#### TASK DETAILS
Write out all of the material again, swapping "corrugated roof" for "tin roof" each time it appears and leaving everything else unchanged. Leave out the pictures.

************

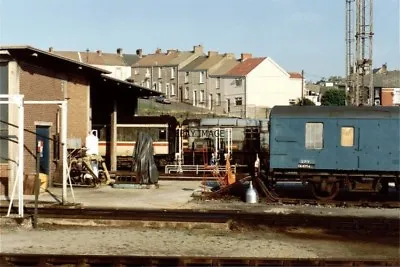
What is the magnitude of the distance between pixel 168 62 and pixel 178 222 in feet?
250

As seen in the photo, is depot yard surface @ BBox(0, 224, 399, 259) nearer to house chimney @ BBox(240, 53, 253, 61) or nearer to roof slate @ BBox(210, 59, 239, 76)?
roof slate @ BBox(210, 59, 239, 76)

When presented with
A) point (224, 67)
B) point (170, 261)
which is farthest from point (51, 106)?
point (224, 67)

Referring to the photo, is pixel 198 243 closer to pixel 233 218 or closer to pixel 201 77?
pixel 233 218

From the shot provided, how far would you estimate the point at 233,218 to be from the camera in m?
15.2

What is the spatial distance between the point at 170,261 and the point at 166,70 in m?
79.3

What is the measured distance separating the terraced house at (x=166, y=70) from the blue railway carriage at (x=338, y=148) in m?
64.0

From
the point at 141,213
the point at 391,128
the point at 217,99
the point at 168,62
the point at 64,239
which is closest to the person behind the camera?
the point at 64,239

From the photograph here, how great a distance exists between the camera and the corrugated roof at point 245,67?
70.8m

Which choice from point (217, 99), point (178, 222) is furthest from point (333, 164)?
point (217, 99)

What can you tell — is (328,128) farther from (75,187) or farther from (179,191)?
(75,187)

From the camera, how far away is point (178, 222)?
13953mm

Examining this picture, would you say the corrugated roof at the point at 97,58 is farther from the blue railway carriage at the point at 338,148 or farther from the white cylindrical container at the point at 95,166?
the blue railway carriage at the point at 338,148

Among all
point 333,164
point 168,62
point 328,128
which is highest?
point 168,62

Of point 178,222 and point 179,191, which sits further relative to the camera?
point 179,191
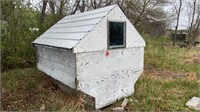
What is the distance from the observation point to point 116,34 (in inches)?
184

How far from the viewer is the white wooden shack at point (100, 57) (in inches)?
160

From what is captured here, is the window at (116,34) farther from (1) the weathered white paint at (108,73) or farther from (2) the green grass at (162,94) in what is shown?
(2) the green grass at (162,94)

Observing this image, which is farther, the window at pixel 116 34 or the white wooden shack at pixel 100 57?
the window at pixel 116 34

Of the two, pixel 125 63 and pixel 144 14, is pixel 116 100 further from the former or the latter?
pixel 144 14

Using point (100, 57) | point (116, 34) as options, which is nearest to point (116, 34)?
point (116, 34)

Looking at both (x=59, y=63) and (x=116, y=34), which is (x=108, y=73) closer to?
(x=116, y=34)

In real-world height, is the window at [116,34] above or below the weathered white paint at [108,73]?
above

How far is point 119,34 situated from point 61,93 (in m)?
2.20

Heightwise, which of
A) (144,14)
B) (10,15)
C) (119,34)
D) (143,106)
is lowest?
(143,106)

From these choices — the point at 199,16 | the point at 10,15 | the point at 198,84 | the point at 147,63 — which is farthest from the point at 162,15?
the point at 10,15

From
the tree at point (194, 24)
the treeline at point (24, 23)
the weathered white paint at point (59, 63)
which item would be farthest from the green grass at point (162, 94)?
the tree at point (194, 24)

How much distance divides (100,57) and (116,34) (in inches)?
29.7

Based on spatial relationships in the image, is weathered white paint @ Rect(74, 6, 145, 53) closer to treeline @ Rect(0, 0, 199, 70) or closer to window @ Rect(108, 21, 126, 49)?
window @ Rect(108, 21, 126, 49)

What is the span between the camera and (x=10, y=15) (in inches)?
241
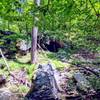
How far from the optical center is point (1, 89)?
340 inches

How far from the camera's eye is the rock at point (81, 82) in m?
7.60

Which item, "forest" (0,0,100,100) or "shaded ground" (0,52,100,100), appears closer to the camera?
"forest" (0,0,100,100)

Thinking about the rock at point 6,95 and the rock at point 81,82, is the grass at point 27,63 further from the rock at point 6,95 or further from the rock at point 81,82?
the rock at point 81,82

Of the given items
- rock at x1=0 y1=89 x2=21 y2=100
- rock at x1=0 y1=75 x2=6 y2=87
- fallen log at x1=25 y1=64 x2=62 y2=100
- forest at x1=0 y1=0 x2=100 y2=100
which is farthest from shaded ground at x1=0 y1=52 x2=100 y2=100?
fallen log at x1=25 y1=64 x2=62 y2=100

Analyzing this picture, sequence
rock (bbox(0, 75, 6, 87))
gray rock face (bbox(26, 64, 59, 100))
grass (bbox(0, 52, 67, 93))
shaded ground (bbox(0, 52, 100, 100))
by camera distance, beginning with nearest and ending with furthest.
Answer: gray rock face (bbox(26, 64, 59, 100))
shaded ground (bbox(0, 52, 100, 100))
rock (bbox(0, 75, 6, 87))
grass (bbox(0, 52, 67, 93))

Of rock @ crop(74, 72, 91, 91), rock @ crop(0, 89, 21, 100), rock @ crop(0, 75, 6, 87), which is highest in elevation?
rock @ crop(74, 72, 91, 91)

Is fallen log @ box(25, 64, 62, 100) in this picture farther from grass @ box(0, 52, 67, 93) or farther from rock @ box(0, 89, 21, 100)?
grass @ box(0, 52, 67, 93)

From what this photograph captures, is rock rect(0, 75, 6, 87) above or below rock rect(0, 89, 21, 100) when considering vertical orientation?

************

#### RESPONSE TO THE TASK
What is the magnitude of the distance between pixel 168 62 and pixel 178 222 in feet?
250

As seen in the photo, is depot yard surface @ BBox(0, 224, 399, 259) nearer to house chimney @ BBox(240, 53, 253, 61) or nearer to roof slate @ BBox(210, 59, 239, 76)?
roof slate @ BBox(210, 59, 239, 76)

When presented with
A) point (224, 67)
B) point (170, 261)
which is farthest from point (51, 106)?
point (224, 67)

Referring to the photo, is pixel 198 243 closer to pixel 233 218 or closer to pixel 201 77?
pixel 233 218

From the shot provided, how far would you estimate the point at 233,218 to be from the camera in m?
15.2

What is the spatial distance between the point at 170,261 and the point at 166,70 in m?
79.3

What is the measured distance separating the terraced house at (x=166, y=70) from the blue railway carriage at (x=338, y=148) in m?
64.0

From
the point at 141,213
the point at 391,128
the point at 217,99
the point at 168,62
the point at 64,239
which is closest to the person behind the camera?
the point at 64,239

From the photograph here, how great a distance exists between the camera and the tin roof at point 245,67?
70.8m

Which choice from point (217, 99), point (178, 222) is furthest from point (333, 164)?
point (217, 99)

What can you tell — is (328,128) farther from (75,187) or farther from (179,191)?
(75,187)

From the camera, how far away is point (178, 222)?
13953mm

Examining this picture, would you say the tin roof at the point at 97,58 is farther from the blue railway carriage at the point at 338,148 or farther from the white cylindrical container at the point at 95,166?
the blue railway carriage at the point at 338,148

Among all
point 333,164
point 168,62
point 328,128
which is highest?
point 168,62

Of point 178,222 and point 179,191, which sits further relative to the camera?
point 179,191
What is the distance from the observation point to point 116,34 (in inches)?
184

How far from the viewer is the white wooden shack at point (100, 57) (in inches)?
160

From what is captured here, is the window at (116,34) farther from (1) the weathered white paint at (108,73) or farther from (2) the green grass at (162,94) in what is shown?
(2) the green grass at (162,94)

Observing this image, which is farther, the window at pixel 116 34 or the white wooden shack at pixel 100 57?
the window at pixel 116 34

Of the two, pixel 125 63 and pixel 144 14, is pixel 116 100 further from the former or the latter?
pixel 144 14

Using point (100, 57) | point (116, 34) as options, which is nearest to point (116, 34)?
point (116, 34)

Looking at both (x=59, y=63) and (x=116, y=34), which is (x=108, y=73) closer to?
(x=116, y=34)

In real-world height, is the window at [116,34] above or below the weathered white paint at [108,73]?
above

How far is point 119,34 situated from point 61,93 (in m)?
2.20

Heightwise, which of
A) (144,14)
B) (10,15)
C) (119,34)
D) (143,106)
is lowest?
(143,106)

From these choices — the point at 199,16 | the point at 10,15 | the point at 198,84 | the point at 147,63 — which is farthest from the point at 162,15?
the point at 10,15

From
the tree at point (194, 24)
the treeline at point (24, 23)
the weathered white paint at point (59, 63)
which item would be farthest from the green grass at point (162, 94)?
the tree at point (194, 24)

How much distance divides (100,57) and (116,34) (in inches)?
29.7

Based on spatial relationships in the image, is weathered white paint @ Rect(74, 6, 145, 53) closer to treeline @ Rect(0, 0, 199, 70) or closer to window @ Rect(108, 21, 126, 49)?
window @ Rect(108, 21, 126, 49)

What is the span between the camera and (x=10, y=15) (in inches)?
241
How far from the optical center is point (1, 89)?
340 inches

How far from the camera's eye is the rock at point (81, 82) in m?
7.60

Which item, "forest" (0,0,100,100) or "shaded ground" (0,52,100,100), appears closer to the camera?
"forest" (0,0,100,100)

Thinking about the rock at point 6,95 and the rock at point 81,82, is the grass at point 27,63 further from the rock at point 6,95 or further from the rock at point 81,82?
the rock at point 81,82

Of the given items
- rock at x1=0 y1=89 x2=21 y2=100
- rock at x1=0 y1=75 x2=6 y2=87
- fallen log at x1=25 y1=64 x2=62 y2=100
- forest at x1=0 y1=0 x2=100 y2=100
which is farthest from shaded ground at x1=0 y1=52 x2=100 y2=100?
fallen log at x1=25 y1=64 x2=62 y2=100

Analyzing this picture, sequence
rock (bbox(0, 75, 6, 87))
gray rock face (bbox(26, 64, 59, 100))
grass (bbox(0, 52, 67, 93))
shaded ground (bbox(0, 52, 100, 100))
by camera distance, beginning with nearest and ending with furthest.
Answer: gray rock face (bbox(26, 64, 59, 100))
shaded ground (bbox(0, 52, 100, 100))
rock (bbox(0, 75, 6, 87))
grass (bbox(0, 52, 67, 93))

Of rock @ crop(74, 72, 91, 91), rock @ crop(0, 89, 21, 100), rock @ crop(0, 75, 6, 87), which is highest in elevation?
rock @ crop(74, 72, 91, 91)

Is fallen log @ box(25, 64, 62, 100) in this picture farther from grass @ box(0, 52, 67, 93) or farther from rock @ box(0, 89, 21, 100)?
grass @ box(0, 52, 67, 93)

From what this photograph captures, is rock rect(0, 75, 6, 87) above or below rock rect(0, 89, 21, 100) when considering vertical orientation?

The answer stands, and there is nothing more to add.